Problems to solve
- A) Answer these three questions using the article on FIFA's eligibility regulations below:
(i) What testosterone level does FIFA's current standard require, and over what minimum period?
(ii) On which platform did Julie Scott criticize the proposed change?
(iii) Which magazine interviewed Emily Bridges in May?
- B) List every organization, media outlet, and social-media platform named in the article on FIFA's eligibility regulations below.
- C) Pick up the article on FIFA's eligibility regulations below and continue it from the point where it stops.

Text passage
● ● ● ● ●

FIFA, the world’s largest soccer association and the organization behind the World Cup, is considering a plan that would drop the measurement of testosterone among biological men who identify as women to participate in women’s soccer.
The association’s current eligibility standard for biological men who identify as female requires less than five nanomoles per liter after at least 12 months, The Daily Mail reported.
“The new regulations are still at the consultation stage and it is understood that some members of FIFA’s senior management are unconvinced that they should be published in their current form,” the outlet noted on Sunday.
Women’s rights activist Julie Scott took to Twitter to blast the proposed change.
“If this goes through, it’ll kill women’s football. How can they claim this would ‘balance fairness & inclusion’? It’s the opposite of that,” Scott wrote.
‘FIFA have drawn up new regulations that make it easier for (trans identifying males) to compete in women’s football.’
— Julie Scott 🍒 (@judgejules75) June 19, 2022
The report comes as the cycling tour organization UCI strengthened the requirements for biological males to participate in female cycling following the case of transgender cyclist Emily Bridges.
During a May interview, Bridges told DIVA magazine it was wrong to claim that biological men who identify as women hold physical advantages after hormone therapy.

● ● ● ● ●

(Data excerpts)
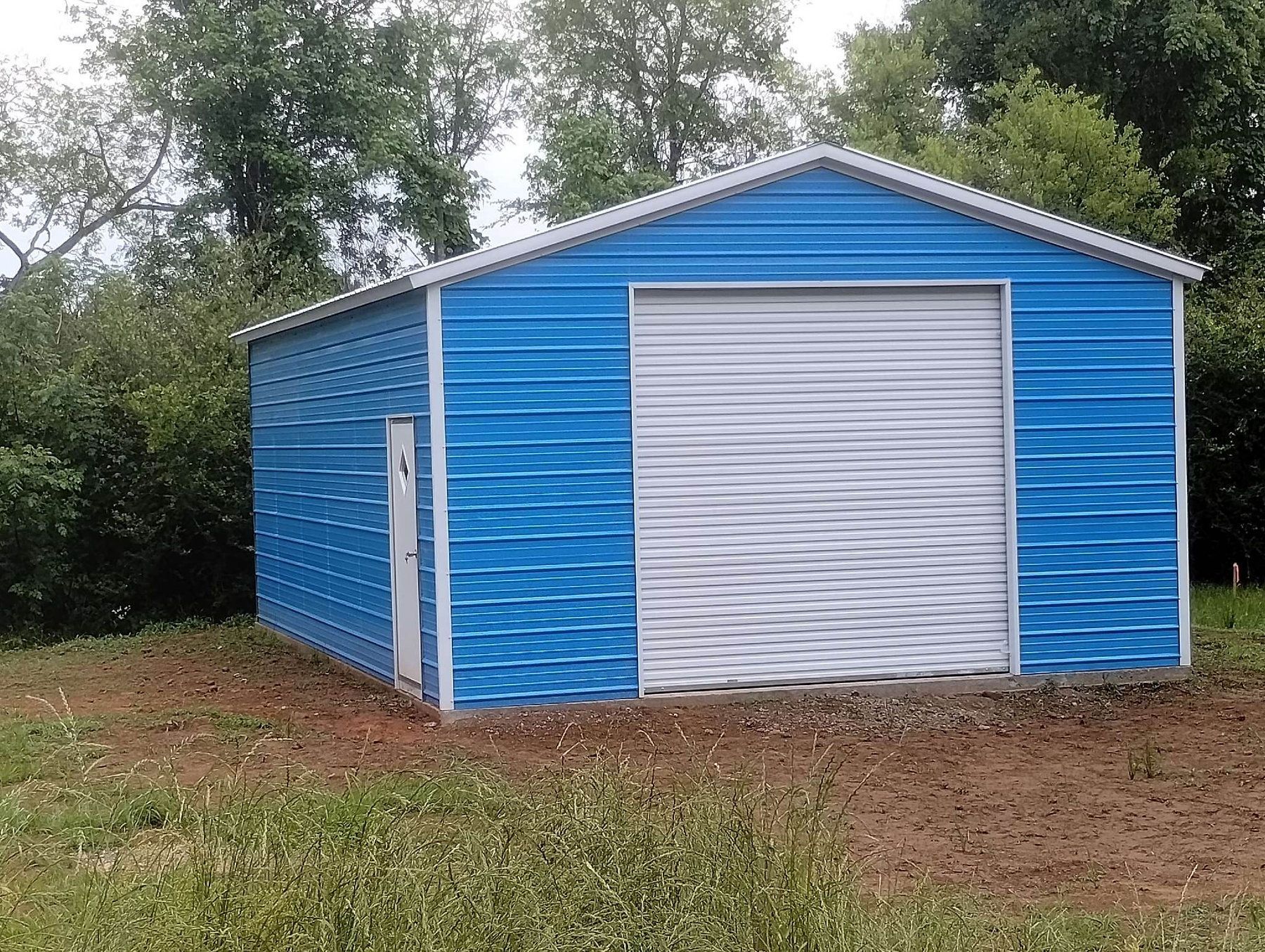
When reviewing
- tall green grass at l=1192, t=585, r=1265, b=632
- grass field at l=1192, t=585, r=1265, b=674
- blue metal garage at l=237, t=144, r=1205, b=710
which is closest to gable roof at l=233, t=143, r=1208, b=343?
blue metal garage at l=237, t=144, r=1205, b=710

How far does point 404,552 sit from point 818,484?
309cm

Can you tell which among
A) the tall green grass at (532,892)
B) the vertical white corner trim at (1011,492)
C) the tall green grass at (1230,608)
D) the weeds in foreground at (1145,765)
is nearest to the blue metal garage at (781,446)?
the vertical white corner trim at (1011,492)

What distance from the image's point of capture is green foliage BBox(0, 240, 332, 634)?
16516 millimetres

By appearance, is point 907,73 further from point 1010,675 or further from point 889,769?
point 889,769

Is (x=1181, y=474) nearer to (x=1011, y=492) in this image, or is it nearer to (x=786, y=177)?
(x=1011, y=492)

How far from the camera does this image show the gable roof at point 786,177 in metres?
10.5

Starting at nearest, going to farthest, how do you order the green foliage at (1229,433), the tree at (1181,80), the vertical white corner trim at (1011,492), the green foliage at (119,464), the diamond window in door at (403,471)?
the diamond window in door at (403,471) → the vertical white corner trim at (1011,492) → the green foliage at (119,464) → the green foliage at (1229,433) → the tree at (1181,80)

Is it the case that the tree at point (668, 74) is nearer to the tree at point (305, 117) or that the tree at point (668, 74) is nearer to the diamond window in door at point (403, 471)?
the tree at point (305, 117)

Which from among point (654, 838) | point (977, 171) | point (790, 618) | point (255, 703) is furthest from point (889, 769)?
point (977, 171)

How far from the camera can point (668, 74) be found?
125ft

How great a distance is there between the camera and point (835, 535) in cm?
1133

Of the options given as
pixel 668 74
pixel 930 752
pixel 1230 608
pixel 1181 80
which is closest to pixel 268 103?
pixel 668 74

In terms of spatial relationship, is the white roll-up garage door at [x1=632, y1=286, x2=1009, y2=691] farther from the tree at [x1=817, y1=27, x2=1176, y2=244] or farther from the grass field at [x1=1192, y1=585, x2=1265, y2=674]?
the tree at [x1=817, y1=27, x2=1176, y2=244]

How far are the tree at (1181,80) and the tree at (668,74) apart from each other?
9.13 meters
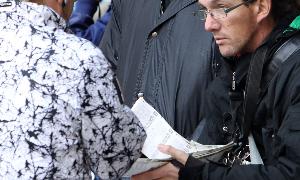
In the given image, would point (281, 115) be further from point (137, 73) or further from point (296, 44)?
point (137, 73)

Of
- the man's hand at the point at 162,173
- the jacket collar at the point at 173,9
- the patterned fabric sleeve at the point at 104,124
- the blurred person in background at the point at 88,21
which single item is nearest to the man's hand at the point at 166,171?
the man's hand at the point at 162,173

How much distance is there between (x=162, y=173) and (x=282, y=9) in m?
0.87

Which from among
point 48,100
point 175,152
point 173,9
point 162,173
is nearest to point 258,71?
point 175,152

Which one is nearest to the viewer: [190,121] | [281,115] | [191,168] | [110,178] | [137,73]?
[110,178]

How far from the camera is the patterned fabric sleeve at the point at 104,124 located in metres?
1.87

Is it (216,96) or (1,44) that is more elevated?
(1,44)

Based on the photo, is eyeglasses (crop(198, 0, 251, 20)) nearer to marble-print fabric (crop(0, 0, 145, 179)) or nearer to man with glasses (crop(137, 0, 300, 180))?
man with glasses (crop(137, 0, 300, 180))

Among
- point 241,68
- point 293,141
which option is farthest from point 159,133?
point 293,141

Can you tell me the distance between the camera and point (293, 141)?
2.08m

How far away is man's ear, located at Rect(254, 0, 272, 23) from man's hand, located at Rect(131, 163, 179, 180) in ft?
2.41

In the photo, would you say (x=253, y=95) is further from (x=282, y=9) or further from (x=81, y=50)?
(x=81, y=50)

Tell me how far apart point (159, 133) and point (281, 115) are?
1.81 ft

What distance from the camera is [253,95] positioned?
2.34 m

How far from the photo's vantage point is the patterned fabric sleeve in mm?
1869
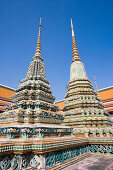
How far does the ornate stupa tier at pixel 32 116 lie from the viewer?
3.67 meters

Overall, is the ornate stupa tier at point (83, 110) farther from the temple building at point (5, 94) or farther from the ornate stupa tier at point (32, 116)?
the temple building at point (5, 94)

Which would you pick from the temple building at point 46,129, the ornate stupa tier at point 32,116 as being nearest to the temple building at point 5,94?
the temple building at point 46,129

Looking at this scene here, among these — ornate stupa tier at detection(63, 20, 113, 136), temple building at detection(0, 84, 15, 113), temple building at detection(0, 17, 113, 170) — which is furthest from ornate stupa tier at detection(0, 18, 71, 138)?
temple building at detection(0, 84, 15, 113)

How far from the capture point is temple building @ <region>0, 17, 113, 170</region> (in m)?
3.06

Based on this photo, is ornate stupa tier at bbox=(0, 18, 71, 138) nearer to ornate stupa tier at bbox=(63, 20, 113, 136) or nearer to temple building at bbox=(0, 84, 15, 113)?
ornate stupa tier at bbox=(63, 20, 113, 136)

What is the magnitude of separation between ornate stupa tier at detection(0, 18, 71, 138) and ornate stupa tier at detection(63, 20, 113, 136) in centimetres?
187

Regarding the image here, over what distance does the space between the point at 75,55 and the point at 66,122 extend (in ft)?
23.3

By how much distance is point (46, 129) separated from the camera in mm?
3861

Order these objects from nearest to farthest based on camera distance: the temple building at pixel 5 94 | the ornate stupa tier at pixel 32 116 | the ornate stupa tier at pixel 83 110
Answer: the ornate stupa tier at pixel 32 116 < the ornate stupa tier at pixel 83 110 < the temple building at pixel 5 94

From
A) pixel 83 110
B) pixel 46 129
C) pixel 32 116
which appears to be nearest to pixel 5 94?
pixel 83 110

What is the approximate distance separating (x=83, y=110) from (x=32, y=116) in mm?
3747

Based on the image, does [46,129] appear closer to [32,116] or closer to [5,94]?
[32,116]

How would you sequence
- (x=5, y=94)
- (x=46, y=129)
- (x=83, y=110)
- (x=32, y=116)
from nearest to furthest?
(x=46, y=129) → (x=32, y=116) → (x=83, y=110) → (x=5, y=94)

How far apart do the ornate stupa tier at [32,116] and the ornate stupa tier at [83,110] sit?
1.87 metres
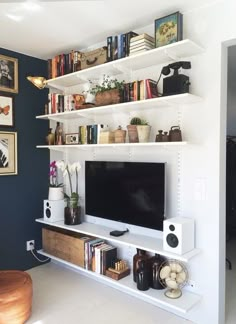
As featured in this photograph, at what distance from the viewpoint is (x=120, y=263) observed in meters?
2.62

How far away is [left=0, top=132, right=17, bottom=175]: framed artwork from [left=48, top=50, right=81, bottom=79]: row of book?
2.68ft

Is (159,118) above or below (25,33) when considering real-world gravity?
below

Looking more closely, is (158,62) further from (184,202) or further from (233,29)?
(184,202)

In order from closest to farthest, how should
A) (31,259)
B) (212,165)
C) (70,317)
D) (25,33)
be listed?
(212,165)
(70,317)
(25,33)
(31,259)

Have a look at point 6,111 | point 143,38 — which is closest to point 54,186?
point 6,111

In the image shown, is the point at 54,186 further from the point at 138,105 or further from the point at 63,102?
the point at 138,105

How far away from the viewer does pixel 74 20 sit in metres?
2.41

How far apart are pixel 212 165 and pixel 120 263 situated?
1244 mm

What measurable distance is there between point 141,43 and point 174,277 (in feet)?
6.22

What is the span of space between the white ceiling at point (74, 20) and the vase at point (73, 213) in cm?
165

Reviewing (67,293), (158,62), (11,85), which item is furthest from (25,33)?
(67,293)

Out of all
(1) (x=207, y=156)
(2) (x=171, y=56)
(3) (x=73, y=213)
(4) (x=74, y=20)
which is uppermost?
(4) (x=74, y=20)

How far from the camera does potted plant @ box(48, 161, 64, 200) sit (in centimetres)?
318

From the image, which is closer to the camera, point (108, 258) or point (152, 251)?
point (152, 251)
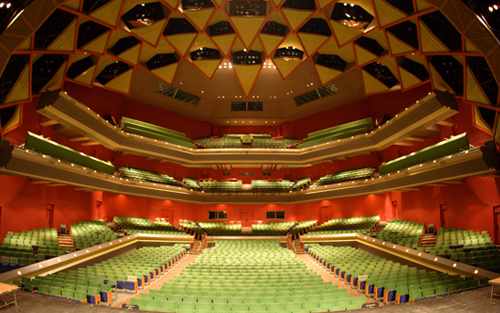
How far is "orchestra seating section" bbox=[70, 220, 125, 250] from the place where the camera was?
14134 mm

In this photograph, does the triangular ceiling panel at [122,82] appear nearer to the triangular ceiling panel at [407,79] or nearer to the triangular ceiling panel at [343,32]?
the triangular ceiling panel at [343,32]

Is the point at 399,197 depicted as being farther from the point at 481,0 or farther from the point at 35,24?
the point at 35,24

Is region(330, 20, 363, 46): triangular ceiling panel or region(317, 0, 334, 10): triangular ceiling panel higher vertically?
region(317, 0, 334, 10): triangular ceiling panel

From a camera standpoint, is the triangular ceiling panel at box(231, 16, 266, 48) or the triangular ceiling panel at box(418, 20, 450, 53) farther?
the triangular ceiling panel at box(231, 16, 266, 48)

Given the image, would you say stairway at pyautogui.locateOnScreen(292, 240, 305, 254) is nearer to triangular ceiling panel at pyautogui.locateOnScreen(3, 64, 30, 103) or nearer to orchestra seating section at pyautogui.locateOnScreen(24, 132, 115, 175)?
orchestra seating section at pyautogui.locateOnScreen(24, 132, 115, 175)

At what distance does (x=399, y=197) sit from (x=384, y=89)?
725 centimetres

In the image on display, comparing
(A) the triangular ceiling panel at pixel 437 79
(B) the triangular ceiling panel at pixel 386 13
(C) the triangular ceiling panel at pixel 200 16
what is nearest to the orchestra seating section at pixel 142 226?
(C) the triangular ceiling panel at pixel 200 16

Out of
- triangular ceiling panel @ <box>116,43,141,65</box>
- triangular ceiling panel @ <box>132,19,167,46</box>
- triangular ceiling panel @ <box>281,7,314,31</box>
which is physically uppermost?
triangular ceiling panel @ <box>281,7,314,31</box>

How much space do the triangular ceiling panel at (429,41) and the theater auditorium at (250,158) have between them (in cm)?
7

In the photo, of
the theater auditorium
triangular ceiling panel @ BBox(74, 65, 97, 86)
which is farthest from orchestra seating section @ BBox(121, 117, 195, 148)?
triangular ceiling panel @ BBox(74, 65, 97, 86)

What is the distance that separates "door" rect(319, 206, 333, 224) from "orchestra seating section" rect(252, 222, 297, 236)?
2353 mm

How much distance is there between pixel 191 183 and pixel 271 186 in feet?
23.0

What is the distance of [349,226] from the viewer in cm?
2072

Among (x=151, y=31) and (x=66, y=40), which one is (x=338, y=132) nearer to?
(x=151, y=31)
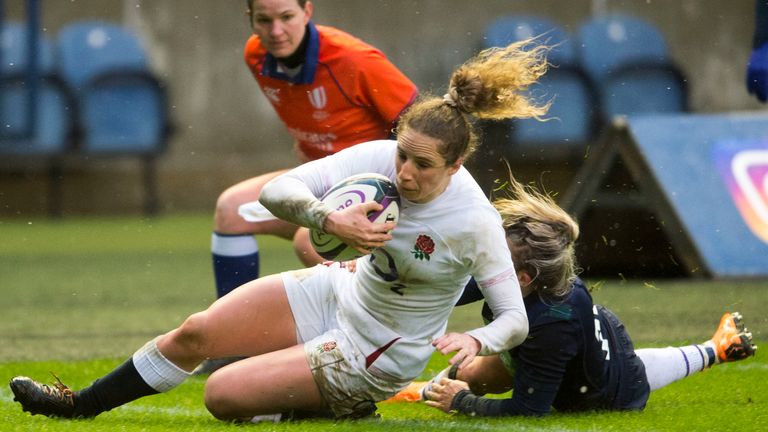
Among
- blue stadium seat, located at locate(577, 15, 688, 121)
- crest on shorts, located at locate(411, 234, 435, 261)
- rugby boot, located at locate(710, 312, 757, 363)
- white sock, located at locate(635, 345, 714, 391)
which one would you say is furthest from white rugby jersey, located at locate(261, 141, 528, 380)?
blue stadium seat, located at locate(577, 15, 688, 121)

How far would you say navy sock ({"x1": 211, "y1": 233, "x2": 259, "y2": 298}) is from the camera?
5848 mm

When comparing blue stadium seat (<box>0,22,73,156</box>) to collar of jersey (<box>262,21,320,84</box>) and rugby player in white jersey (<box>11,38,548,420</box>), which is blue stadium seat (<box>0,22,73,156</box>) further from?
rugby player in white jersey (<box>11,38,548,420</box>)

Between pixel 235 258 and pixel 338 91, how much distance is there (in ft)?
2.78

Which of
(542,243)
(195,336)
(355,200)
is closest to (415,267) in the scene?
(355,200)

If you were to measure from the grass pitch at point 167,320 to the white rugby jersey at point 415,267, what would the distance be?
300mm

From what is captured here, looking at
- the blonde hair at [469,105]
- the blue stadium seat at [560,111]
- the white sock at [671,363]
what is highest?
the blonde hair at [469,105]

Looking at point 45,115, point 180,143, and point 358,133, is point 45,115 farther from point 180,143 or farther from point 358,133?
point 358,133

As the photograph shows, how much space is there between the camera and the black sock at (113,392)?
4.48 m

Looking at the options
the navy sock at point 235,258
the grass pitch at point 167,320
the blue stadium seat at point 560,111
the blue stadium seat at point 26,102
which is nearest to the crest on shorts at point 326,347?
the grass pitch at point 167,320

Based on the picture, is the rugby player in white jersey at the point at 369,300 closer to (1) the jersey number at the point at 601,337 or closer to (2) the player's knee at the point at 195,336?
(2) the player's knee at the point at 195,336

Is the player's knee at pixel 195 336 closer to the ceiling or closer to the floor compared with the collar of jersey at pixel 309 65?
closer to the floor

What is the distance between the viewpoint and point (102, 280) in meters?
9.33

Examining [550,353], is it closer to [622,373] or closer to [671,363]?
[622,373]

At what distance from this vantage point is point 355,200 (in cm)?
410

● ● ● ● ●

Task answers
- A)
(i) Less than five nanomoles per liter after at least 12 months
(ii) Twitter
(iii) DIVA magazine

- B) FIFA, The Daily Mail, Twitter, UCI, DIVA magazine

- C)
“I understand how you’d come to this conclusion because a lot of people still view trans women as men with male anatomies and physiologies,” Bridges said.
“But hormone replacement therapy has such a massive effect. The aerobic performance difference is gone after about four months.
The UCI lowered the testosterone limit from five to 2.5 nanomoles per liter and now requires two years within the new range instead of one year.
Bridges was stopped from competing in the British National Omnium Championships in March following threats of boycotts from other cyclists.
In the U.S., controversy regarding biological males competing in women’s sports has grown following University of Pennsylvania swimmer Lia Thomas competing on the women’s team despite being a biological male and competing in previous seasons on the men’s team.
Thomas dominated meets throughout the season, including a win at the NCAA women’s swimming championships in Atlanta.
“There was a lot of things we couldn’t talk about that was concerning,” the swimmer told Walsh.
“If you even brought up concerns about it, you were ‘transphobic,’” she told Walsh.
“If you even bring up the fact that Lia’s swimming might not be fair, you’re immediately shut down and called a hateful person, or transphobic,” she continued.